• **What you need to do**:
1/ From the essay on sexual ethics, return the passage that begins at the words "Before I jump" and stops after the words "of this article.".
2/ Summarize the essay on sexual ethics in two sentences.

• **Excerpt**:
Sex, Morality, and Modernity: Can Immanuel Kant Unite Us?

Treating people as ends in themselves and "doing unto others..." as a bridge between traditionalists and mainstream American youth.
fire full flickr Sarah Depper.png
Flickr/Sarah Depper

Before I jump back into the conversation about sexual ethics that has unfolded on the Web in recent days, inspired by Emily Witt's n+1 essay "What Do You Desire?" and featuring a fair number of my favorite writers, it's worth saying a few words about why I so value debate on this subject, and my reasons for running through some sex-life hypotheticals near the end of this article.

Until I was 17, the Catholic schools I attended focused on the teachings of the church. Then, as high school juniors, my friends and I studied general ethics under Mr. Holtkamp, a dry-humored man who coached the mock trial team, ran an X-Files fan club, and managed, within a Catholic institution, to give believers and skeptics alike the gift of thinking more clearly and expansively about morality. He'd have smiled to see us the summer after we graduated, when we'd sneak onto deserted beaches and build bonfires on the sand to light our conversations. We burned melaleuca logs, drank lukewarm Bud Ice or Mickey's, and debated our respective Catholicism, agnosticism, atheism, Buddhist flirtations, impulses toward utilitarianism, and everything else about how we ought to think and live. The particulars of the conversations are forgotten. Yet few memories are more precious to me, now that I understand why those nights are forever gone. It isn't that the people, with whom I'm still in touch, love one another any less. If we gathered tomorrow--we're scattered across the country now--we could still talk in the ways that deep friendship permits. But at 18, 19 and 20, as different as we were in our personalities and inclinations, we spoke to one another in the same vocabulary, which we'd learned from the same teachers in the same community, where many of our experiences were alike.

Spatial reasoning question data
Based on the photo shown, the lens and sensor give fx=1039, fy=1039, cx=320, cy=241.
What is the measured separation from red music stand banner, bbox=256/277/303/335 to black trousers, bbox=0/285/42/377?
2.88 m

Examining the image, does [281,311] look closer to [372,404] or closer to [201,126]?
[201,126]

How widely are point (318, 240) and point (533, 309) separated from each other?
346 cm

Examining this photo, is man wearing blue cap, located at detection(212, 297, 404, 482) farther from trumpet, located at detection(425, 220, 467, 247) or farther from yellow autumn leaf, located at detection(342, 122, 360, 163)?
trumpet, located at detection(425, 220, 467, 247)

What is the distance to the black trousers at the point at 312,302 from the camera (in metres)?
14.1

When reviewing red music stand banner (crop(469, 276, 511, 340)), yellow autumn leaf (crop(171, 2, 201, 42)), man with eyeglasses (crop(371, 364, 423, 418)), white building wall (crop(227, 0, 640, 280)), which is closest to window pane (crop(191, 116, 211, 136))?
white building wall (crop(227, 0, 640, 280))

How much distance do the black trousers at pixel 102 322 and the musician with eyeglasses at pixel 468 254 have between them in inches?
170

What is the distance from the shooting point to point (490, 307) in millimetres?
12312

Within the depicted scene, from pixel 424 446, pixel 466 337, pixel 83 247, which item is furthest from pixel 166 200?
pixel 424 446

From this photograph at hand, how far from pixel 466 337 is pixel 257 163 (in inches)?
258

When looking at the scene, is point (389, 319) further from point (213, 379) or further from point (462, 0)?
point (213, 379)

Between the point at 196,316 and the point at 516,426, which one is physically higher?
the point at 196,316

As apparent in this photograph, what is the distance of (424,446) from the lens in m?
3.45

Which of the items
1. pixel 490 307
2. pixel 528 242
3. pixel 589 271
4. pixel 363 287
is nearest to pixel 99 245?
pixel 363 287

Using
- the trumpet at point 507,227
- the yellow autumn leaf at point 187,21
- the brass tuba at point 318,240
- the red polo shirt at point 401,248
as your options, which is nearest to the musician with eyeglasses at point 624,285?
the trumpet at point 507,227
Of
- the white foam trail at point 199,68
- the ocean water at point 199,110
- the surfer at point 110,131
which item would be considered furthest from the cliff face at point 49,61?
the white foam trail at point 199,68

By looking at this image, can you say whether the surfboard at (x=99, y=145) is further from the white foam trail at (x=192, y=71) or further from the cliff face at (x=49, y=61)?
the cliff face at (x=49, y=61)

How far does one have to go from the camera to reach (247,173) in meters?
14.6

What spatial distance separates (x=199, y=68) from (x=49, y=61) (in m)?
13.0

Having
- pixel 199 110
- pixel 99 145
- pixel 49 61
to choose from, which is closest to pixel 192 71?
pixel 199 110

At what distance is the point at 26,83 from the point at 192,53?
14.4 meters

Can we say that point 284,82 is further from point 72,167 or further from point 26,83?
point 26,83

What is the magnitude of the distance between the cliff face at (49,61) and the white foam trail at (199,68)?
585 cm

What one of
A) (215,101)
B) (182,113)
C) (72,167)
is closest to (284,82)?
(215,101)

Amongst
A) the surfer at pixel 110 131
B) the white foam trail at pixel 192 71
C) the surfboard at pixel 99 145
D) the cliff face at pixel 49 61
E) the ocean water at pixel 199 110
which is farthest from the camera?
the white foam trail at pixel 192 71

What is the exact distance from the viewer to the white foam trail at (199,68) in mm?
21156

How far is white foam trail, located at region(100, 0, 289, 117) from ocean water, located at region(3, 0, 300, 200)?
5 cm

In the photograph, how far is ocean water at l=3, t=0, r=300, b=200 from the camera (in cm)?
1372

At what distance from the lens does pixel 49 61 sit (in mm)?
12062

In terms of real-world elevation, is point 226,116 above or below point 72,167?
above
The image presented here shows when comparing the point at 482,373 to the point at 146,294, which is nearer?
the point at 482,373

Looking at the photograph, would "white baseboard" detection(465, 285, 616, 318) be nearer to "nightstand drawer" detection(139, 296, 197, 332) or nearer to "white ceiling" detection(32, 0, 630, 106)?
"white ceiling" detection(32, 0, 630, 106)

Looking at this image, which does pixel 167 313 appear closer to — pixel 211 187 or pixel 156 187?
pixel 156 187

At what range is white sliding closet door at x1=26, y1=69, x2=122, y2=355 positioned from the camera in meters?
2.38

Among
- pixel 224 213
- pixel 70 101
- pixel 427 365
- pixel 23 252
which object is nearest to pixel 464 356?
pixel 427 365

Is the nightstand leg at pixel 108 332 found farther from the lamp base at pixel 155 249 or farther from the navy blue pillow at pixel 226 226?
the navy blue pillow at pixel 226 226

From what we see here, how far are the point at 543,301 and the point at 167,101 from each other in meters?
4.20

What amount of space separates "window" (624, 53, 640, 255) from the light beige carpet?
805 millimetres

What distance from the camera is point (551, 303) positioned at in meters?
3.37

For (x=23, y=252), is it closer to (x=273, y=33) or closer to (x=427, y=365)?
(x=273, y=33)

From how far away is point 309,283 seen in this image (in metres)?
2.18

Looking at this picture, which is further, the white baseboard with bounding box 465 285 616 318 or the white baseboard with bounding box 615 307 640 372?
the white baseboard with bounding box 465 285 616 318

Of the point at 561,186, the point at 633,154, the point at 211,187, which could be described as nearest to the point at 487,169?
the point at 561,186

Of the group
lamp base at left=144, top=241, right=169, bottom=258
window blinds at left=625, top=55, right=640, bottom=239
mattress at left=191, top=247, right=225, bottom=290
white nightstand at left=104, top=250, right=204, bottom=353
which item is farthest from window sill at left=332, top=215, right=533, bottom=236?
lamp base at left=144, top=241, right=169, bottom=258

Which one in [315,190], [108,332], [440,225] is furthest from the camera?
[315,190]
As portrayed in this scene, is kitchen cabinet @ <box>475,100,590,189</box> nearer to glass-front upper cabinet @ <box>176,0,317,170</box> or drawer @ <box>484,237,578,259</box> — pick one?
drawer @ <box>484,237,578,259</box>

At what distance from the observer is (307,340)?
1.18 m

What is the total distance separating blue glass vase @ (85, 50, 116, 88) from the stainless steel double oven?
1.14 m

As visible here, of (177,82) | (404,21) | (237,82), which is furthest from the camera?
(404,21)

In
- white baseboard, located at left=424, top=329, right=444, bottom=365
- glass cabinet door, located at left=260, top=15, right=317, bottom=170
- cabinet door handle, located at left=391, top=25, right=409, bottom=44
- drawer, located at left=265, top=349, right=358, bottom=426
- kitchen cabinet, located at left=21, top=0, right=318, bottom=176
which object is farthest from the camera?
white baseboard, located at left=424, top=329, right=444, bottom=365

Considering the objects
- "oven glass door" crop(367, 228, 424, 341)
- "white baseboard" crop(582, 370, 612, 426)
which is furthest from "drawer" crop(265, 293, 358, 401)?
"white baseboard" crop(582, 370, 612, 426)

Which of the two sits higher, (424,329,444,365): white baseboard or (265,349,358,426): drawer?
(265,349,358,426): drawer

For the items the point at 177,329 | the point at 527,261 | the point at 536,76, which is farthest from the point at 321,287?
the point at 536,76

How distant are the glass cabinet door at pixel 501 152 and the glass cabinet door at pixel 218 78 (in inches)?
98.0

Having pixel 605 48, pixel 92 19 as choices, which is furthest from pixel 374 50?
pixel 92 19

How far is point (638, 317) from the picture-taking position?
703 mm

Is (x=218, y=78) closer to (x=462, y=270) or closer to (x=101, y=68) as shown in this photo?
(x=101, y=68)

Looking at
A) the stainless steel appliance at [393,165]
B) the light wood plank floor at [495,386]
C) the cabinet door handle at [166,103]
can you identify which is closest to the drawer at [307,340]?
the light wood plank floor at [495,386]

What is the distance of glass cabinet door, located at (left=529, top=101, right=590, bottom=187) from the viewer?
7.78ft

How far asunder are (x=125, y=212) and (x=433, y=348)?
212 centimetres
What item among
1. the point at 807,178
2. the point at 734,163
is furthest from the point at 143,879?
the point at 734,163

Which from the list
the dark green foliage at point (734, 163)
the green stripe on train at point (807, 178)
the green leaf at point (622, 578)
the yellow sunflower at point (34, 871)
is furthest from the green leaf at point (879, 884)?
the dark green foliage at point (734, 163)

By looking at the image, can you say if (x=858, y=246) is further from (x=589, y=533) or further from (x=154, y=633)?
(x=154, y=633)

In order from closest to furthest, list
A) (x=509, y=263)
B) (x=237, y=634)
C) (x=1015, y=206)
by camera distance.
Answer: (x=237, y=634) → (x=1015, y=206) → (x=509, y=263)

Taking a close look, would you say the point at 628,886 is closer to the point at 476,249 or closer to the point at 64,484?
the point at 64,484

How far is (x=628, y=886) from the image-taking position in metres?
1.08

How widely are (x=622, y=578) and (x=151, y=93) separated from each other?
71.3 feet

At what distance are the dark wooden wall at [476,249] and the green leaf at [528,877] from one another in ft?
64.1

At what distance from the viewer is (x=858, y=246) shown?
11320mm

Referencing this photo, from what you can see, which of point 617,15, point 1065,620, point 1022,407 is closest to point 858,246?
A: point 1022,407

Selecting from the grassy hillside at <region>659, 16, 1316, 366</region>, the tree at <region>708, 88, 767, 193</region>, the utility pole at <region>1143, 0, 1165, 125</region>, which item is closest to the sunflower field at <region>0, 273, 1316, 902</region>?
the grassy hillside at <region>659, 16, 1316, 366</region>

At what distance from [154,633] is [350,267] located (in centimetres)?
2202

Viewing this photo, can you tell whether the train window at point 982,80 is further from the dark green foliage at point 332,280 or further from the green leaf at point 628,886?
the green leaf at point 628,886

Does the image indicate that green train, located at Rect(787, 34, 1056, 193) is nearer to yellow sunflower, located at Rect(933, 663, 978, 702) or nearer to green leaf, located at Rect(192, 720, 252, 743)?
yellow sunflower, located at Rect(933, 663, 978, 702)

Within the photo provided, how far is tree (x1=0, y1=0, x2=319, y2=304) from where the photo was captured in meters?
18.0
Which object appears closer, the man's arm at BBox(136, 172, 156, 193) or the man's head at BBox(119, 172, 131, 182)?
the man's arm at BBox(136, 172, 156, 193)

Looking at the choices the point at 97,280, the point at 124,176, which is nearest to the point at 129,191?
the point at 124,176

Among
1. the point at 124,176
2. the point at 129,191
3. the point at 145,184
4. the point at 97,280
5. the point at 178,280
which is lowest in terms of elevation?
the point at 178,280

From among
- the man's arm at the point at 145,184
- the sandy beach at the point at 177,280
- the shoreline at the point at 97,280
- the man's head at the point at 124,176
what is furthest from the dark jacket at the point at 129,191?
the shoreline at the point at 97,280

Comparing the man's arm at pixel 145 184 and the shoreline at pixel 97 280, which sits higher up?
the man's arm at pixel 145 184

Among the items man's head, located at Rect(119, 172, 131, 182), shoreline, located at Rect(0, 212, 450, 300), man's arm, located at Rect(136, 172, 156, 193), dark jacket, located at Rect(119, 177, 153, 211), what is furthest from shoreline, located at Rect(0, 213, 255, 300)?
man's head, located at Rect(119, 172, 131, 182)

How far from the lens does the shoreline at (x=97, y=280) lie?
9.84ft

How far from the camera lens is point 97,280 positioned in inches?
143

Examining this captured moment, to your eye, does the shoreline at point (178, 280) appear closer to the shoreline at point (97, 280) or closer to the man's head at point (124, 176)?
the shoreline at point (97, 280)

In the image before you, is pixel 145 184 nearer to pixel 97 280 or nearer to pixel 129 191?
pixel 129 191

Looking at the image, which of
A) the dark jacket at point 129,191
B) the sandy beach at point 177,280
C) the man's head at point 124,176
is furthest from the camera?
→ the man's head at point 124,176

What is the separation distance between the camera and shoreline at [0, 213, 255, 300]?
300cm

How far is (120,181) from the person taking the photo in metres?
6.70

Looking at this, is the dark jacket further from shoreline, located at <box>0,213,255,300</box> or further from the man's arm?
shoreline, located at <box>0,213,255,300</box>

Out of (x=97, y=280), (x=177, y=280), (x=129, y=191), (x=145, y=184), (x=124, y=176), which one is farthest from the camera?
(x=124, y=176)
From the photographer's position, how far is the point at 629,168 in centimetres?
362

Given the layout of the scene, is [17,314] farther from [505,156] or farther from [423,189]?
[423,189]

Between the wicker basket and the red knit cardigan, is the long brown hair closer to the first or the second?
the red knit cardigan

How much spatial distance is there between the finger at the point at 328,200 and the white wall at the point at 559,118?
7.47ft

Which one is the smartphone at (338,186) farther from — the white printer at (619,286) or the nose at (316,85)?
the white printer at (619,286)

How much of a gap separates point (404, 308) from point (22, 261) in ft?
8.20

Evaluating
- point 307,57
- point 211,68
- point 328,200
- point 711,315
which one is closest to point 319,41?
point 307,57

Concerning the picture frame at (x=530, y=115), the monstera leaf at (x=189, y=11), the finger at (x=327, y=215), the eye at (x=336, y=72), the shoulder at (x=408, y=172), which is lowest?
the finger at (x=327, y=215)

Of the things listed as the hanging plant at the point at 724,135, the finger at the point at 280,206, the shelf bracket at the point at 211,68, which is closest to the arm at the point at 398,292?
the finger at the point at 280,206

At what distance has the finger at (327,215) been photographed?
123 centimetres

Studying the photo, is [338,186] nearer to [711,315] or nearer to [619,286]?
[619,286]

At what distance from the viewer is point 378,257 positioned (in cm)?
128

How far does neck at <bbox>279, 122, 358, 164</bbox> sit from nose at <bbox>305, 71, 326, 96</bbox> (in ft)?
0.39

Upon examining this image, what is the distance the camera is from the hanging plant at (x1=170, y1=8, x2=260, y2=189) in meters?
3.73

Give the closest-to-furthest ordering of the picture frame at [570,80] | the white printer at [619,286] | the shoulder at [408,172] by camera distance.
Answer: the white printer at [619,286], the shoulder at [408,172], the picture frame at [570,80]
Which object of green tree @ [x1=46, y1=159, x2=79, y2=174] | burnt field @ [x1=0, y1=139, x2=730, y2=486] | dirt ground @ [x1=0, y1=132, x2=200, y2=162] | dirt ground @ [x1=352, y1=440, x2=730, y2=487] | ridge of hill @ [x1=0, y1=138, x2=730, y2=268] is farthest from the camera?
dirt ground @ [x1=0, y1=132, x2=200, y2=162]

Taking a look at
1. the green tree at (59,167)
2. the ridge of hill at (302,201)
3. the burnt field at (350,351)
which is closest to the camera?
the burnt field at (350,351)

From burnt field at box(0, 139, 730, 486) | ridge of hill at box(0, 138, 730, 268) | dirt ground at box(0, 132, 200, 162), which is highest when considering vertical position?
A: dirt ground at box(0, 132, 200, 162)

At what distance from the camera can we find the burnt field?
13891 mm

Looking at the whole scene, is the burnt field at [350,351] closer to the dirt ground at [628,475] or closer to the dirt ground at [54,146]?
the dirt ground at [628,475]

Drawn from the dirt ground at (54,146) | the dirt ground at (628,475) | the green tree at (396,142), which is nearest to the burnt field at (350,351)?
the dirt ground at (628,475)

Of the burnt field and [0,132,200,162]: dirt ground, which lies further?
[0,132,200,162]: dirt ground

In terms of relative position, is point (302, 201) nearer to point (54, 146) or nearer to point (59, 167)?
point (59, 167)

• **Results**:
1/
Before I jump back into the conversation about sexual ethics that has unfolded on the Web in recent days, inspired by Emily Witt's n+1 essay "What Do You Desire?" and featuring a fair number of my favorite writers, it's worth saying a few words about why I so value debate on this subject, and my reasons for running through some sex-life hypotheticals near the end of this article.

2/ Before rejoining a recent online conversation about sexual ethics inspired by Emily Witt's n+1 essay "What Do You Desire?", the writer sets out to explain why debate on the subject matters so much. The writer recalls studying general ethics under Mr. Holtkamp at a Catholic school and later debating belief and morality with friends around beach bonfires, nights now gone because at 18, 19 and 20 the friends shared a vocabulary learned from the same teachers in the same community.